### [BLOC DE TEXTE]
---

Le double héritage de la Révolution et de la République
La Cinquième République s’inspire de principes républicains fondamentaux tout en corrigeant leurs excès :
- Le suffrage universel reste central, mais il est combiné à un exécutif fort pour garantir la stabilité.
- La séparation des pouvoirs, tout en restant un principe sacré, est mise en œuvre de manière plus pragmatique, en tenant compte des réalités politiques et institutionnelles.
II. La souveraineté de la Nation, de l’assemblée, de la loi : héritages et critiques
La IIIe République s’est construite sur le principe de souveraineté nationale, une conception héritée de la Révolution française et théorisée par des penseurs comme Rousseau et Sieyès. Cette idée repose sur plusieurs piliers fondamentaux :
- La nation comme entité abstraite et souveraine : Contrairement à la souveraineté populaire (où le peuple exerce directement le pouvoir), la souveraineté nationale est déléguée à des représentants élus. Ces derniers sont investis d’un mandat représentatif, qui leur confère une indépendance vis-à-vis des électeurs.

---

### [DONNÉES FOURNIES]
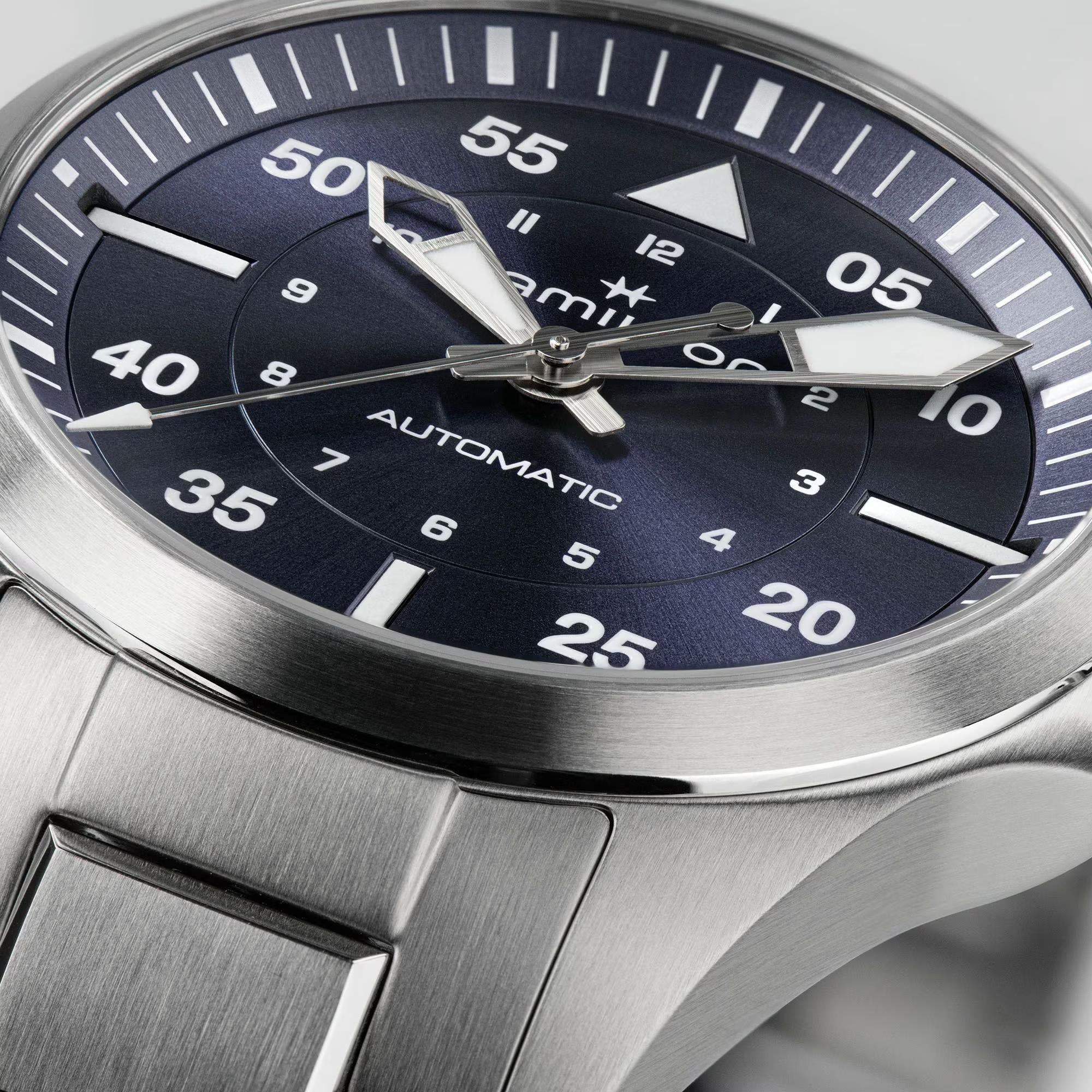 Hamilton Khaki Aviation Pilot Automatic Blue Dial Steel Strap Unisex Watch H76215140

---

### [LISTE DES TÂCHES]
[A] Renvoyez tel quel le passage du bloc de texte qui s’ouvre sur les mots contenant "Le double héritage" et se clôt sur "garantir la stabilité.".
[B] Veuillez indiquer si chacune de ces affirmations concorde avec le bloc de texte, en répondant par oui ou non et en citant textuellement les mots décisifs : (i) la IIIe République s’est construite sur le principe de souveraineté nationale ; (ii) dans la souveraineté nationale, le peuple exerce directement le pouvoir ; (iii) sous la Cinquième République, la séparation des pouvoirs n’est plus un principe sacré.

### [RÉPONSES AUX TÂCHES]
[A]
Le double héritage de la Révolution et de la République
La Cinquième République s’inspire de principes républicains fondamentaux tout en corrigeant leurs excès :
- Le suffrage universel reste central, mais il est combiné à un exécutif fort pour garantir la stabilité.

[B]
(i) Oui : « La IIIe République s’est construite sur le principe de souveraineté nationale ».
(ii) Non : « la souveraineté nationale est déléguée à des représentants élus ».
(iii) Non : « La séparation des pouvoirs, tout en restant un principe sacré, est mise en œuvre de manière plus pragmatique ».